(HOW TO COMPLETE THIS TASK) Retype, exactly as they appear below, the lines between the line holding "They tested two" and the line holding "They also replicated", both ends included.

(Records drawn from a dataset)

<<<<

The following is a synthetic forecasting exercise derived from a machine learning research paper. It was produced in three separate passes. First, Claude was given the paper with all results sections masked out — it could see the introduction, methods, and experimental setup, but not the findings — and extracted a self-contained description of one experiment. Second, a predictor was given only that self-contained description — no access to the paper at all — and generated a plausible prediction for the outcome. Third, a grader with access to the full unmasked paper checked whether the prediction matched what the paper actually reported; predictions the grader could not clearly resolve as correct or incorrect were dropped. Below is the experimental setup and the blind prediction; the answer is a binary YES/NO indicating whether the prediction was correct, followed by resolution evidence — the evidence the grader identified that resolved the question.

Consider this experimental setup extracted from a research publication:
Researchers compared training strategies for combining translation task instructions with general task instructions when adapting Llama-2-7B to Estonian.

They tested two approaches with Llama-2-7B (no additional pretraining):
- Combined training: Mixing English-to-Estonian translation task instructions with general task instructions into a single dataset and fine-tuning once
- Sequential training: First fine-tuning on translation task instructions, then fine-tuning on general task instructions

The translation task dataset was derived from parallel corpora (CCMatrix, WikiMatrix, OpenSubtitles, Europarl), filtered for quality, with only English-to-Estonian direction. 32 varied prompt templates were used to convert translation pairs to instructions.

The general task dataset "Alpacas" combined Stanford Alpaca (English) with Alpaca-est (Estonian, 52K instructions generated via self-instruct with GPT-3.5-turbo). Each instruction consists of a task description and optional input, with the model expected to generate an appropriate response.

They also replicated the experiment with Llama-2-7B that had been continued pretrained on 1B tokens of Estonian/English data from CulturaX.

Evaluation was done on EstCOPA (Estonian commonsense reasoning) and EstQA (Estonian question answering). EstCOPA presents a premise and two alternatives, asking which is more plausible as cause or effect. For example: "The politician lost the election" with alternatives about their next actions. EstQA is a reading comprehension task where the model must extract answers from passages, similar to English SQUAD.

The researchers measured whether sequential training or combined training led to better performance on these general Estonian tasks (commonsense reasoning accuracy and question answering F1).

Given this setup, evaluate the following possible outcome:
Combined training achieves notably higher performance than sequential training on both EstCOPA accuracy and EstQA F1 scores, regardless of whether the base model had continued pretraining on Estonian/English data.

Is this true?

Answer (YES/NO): NO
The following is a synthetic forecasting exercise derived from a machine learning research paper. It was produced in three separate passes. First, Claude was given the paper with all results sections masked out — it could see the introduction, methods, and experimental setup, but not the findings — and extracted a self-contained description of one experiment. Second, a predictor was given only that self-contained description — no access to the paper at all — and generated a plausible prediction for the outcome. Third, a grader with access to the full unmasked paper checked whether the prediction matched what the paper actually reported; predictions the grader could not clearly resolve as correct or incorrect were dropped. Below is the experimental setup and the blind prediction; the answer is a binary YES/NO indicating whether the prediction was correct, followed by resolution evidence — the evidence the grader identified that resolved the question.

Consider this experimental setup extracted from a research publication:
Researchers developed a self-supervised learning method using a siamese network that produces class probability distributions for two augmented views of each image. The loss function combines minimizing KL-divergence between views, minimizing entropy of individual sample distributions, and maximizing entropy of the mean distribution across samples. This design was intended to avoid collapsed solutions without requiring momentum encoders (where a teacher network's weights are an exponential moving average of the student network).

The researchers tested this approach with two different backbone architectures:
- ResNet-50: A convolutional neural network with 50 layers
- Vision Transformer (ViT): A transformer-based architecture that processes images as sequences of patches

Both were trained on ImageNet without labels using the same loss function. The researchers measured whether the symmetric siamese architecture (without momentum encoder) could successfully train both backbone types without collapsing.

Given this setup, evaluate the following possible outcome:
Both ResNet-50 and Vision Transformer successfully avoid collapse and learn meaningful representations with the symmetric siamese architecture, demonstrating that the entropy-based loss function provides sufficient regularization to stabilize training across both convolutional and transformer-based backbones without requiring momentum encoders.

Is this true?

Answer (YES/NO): YES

>>>>

(TASK RESPONSE)
They tested two approaches with Llama-2-7B (no additional pretraining):
- Combined training: Mixing English-to-Estonian translation task instructions with general task instructions into a single dataset and fine-tuning once
- Sequential training: First fine-tuning on translation task instructions, then fine-tuning on general task instructions

The translation task dataset was derived from parallel corpora (CCMatrix, WikiMatrix, OpenSubtitles, Europarl), filtered for quality, with only English-to-Estonian direction. 32 varied prompt templates were used to convert translation pairs to instructions.

The general task dataset "Alpacas" combined Stanford Alpaca (English) with Alpaca-est (Estonian, 52K instructions generated via self-instruct with GPT-3.5-turbo). Each instruction consists of a task description and optional input, with the model expected to generate an appropriate response.

They also replicated the experiment with Llama-2-7B that had been continued pretrained on 1B tokens of Estonian/English data from CulturaX.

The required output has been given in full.